String Parsing

Post questions here relative to DataStage Enterprise/PX Edition for such areas as Parallel job design, Parallel datasets, BuildOps, Wrappers, etc.

Moderators: chulett, rschirm, roy

varshanswamy
Participant
Posts: 48
Joined: Thu Mar 11, 2004 10:32 pm

String Parsing

Post by varshanswamy »

hi,

I have an input string of the format
Field1,Field2
--------------------------
1,A=B&C=D&E=F&G=H
2,L=M&G=H

I need to write a job in datastage
to split this string which would be dynamic
and have it of the form.

Field1, Field2
---------------------
1,A=B
1,C=D
1,E=F
1,G=H
2,L=M
2,G=H


regards,
varsha
ArndW
Participant
Posts: 16318
Joined: Tue Nov 16, 2004 9:08 am
Location: Germany
Contact:

Post by ArndW »

Varsha,

Use a transform stage with variables:

KeyNumber FIELD(In.String,",",1)
RestOfString EREPLACE(In.String[3,9999],"&",CHAR(13):CHAR(15):KeyNumber:",")

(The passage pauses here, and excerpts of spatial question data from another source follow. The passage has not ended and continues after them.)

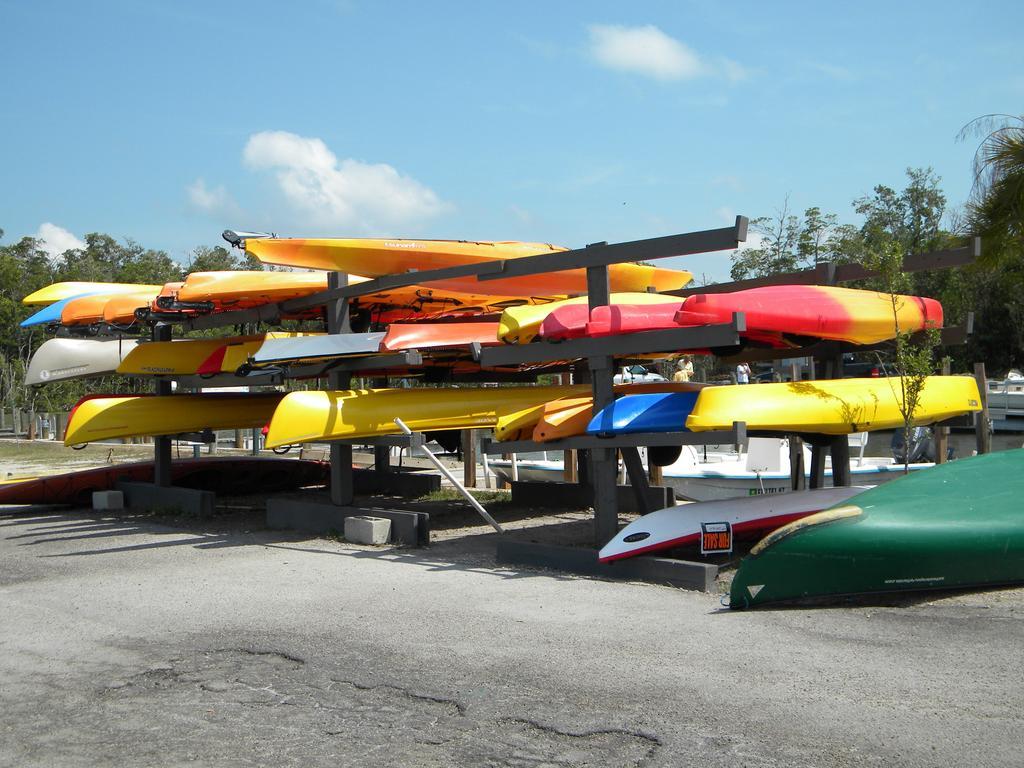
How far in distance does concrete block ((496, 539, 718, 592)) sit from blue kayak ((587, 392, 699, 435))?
1.00 m

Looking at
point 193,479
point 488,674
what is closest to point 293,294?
point 193,479

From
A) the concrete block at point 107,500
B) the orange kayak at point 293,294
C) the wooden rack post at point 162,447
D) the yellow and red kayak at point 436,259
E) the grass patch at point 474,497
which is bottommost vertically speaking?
the grass patch at point 474,497

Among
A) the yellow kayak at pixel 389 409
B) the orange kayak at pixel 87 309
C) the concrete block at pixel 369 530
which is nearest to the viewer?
the concrete block at pixel 369 530

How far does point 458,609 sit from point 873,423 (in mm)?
3758

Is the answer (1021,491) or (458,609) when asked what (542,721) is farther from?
(1021,491)

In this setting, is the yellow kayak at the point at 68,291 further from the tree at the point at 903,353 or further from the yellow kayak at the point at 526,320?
the tree at the point at 903,353

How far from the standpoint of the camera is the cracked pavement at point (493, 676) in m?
4.25

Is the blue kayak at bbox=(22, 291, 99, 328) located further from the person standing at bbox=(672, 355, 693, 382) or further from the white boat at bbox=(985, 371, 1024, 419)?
the white boat at bbox=(985, 371, 1024, 419)

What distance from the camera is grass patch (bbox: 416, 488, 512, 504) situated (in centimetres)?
1380

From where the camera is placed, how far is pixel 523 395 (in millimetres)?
12070

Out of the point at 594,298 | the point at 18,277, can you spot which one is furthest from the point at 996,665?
the point at 18,277

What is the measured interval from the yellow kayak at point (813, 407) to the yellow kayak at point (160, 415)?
25.4 ft

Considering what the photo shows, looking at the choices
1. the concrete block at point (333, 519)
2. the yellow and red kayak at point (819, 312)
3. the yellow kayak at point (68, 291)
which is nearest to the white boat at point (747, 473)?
the concrete block at point (333, 519)

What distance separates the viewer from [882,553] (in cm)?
646
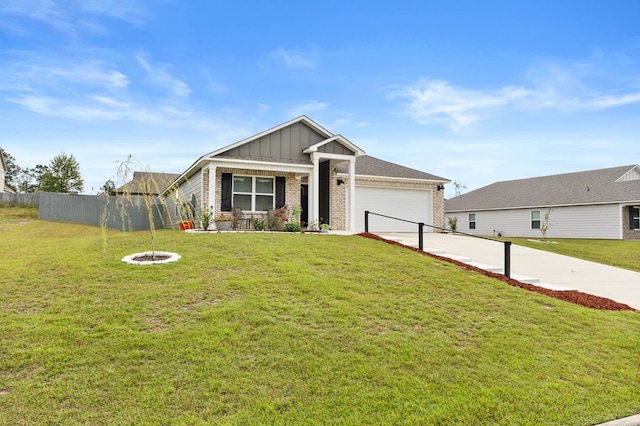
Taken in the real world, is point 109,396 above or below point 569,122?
below

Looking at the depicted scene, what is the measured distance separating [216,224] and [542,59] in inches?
531

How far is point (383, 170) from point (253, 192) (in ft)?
23.4

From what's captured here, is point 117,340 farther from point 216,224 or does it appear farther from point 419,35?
point 419,35

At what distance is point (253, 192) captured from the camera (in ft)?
54.3

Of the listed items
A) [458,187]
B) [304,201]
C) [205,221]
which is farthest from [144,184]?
[458,187]

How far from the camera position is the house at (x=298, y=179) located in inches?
626

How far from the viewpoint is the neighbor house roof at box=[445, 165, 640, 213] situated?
2558 centimetres

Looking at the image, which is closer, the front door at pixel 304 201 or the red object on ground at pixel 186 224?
the red object on ground at pixel 186 224

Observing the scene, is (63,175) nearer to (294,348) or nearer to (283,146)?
(283,146)

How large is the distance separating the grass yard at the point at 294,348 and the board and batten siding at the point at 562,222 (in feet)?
71.0

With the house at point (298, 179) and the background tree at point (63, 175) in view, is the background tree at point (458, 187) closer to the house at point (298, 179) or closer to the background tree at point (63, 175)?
the house at point (298, 179)

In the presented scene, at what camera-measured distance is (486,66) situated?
588 inches

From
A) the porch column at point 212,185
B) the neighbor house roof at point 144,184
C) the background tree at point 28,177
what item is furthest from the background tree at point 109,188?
the background tree at point 28,177

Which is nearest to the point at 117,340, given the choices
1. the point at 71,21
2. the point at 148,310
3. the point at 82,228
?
the point at 148,310
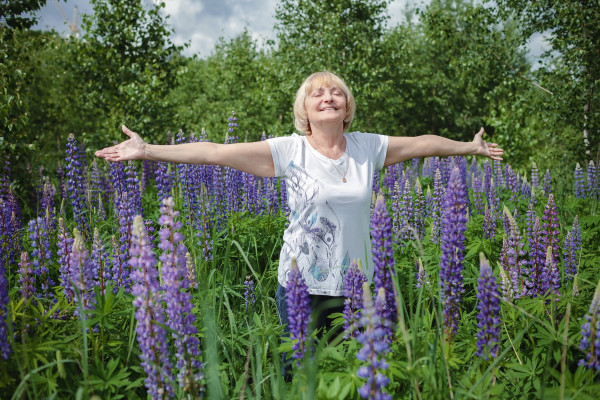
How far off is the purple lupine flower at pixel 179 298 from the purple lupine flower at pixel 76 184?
123 inches

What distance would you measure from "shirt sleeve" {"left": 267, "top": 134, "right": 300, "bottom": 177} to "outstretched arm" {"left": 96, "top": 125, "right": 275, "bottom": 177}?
0.05 m

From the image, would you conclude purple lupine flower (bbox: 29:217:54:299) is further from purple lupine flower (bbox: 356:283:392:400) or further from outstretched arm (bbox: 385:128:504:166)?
outstretched arm (bbox: 385:128:504:166)

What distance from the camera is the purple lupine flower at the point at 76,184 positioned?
16.7 ft

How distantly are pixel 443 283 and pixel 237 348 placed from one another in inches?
64.1

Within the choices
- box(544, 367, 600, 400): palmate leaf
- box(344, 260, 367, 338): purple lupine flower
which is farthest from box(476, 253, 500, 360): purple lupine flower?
box(344, 260, 367, 338): purple lupine flower

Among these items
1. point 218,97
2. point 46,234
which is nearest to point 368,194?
→ point 46,234

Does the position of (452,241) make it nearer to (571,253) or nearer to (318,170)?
(318,170)

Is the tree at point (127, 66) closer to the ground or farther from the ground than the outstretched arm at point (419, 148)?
farther from the ground

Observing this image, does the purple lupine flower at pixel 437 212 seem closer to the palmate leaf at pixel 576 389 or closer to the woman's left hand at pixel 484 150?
the woman's left hand at pixel 484 150

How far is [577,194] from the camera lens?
7.20 meters

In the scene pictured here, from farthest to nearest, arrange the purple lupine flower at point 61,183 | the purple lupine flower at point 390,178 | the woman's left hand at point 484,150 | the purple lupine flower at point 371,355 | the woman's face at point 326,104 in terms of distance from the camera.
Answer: the purple lupine flower at point 390,178 < the purple lupine flower at point 61,183 < the woman's left hand at point 484,150 < the woman's face at point 326,104 < the purple lupine flower at point 371,355

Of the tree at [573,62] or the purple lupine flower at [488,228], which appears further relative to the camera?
the tree at [573,62]

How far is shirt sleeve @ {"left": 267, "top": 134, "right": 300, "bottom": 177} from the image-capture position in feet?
11.5

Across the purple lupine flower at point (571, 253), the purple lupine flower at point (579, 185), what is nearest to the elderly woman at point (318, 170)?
the purple lupine flower at point (571, 253)
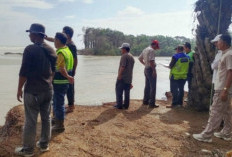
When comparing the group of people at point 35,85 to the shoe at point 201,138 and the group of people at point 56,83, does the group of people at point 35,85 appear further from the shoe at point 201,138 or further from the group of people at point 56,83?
the shoe at point 201,138

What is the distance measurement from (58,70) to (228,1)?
16.2 ft

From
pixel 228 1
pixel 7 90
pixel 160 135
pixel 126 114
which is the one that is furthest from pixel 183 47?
pixel 7 90

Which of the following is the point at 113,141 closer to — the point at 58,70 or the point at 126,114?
the point at 58,70

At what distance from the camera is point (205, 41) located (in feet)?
23.4

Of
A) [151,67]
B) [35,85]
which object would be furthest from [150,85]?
[35,85]

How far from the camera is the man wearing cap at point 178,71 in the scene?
766cm

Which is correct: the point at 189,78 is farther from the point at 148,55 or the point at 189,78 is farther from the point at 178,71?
the point at 148,55

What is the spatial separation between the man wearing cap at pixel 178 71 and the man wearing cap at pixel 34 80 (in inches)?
183

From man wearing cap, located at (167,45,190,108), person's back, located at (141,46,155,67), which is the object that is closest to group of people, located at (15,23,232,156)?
person's back, located at (141,46,155,67)

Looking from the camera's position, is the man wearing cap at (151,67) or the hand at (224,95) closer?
the hand at (224,95)

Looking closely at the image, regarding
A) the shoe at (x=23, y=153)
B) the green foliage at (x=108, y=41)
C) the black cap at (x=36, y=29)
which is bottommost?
the shoe at (x=23, y=153)

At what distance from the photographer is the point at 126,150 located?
4.35m

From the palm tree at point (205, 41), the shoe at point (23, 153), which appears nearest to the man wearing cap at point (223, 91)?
the palm tree at point (205, 41)

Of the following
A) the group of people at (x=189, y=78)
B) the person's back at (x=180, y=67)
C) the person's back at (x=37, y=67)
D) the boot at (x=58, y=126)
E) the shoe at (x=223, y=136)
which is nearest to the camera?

The RestOfString variable now is formatted as you wanted, if you write to a sequential file you will have the format with <cr><lf> separation.
ArndW
Participant
Posts: 16318
Joined: Tue Nov 16, 2004 9:08 am
Location: Germany
Contact:

Post by ArndW »

Varsha,

I just saw that this was posted in the Parallel Extender forum, the solution I posted is for a Server job - doing the same logic in Px is somewhat more complicated, mainly because the EREPLACE function doesn't exist.

With a Px job I would use a pivot stage - but I am not on a system to check that right now.
sudharsanan
Participant
Posts: 64
Joined: Fri Jul 16, 2004 7:53 am

Post by sudharsanan »

Hi Arndw,

I tried the option that you gave .. i tried it in Datastage 6.0 Server Job...

Used a transform stage with variables:

KeyNumber FIELD(In.String,",",1)
RestOfString EREPLACE(In.String[3,9999],"&",CHAR(13):CHAR(15):KeyNumber:",")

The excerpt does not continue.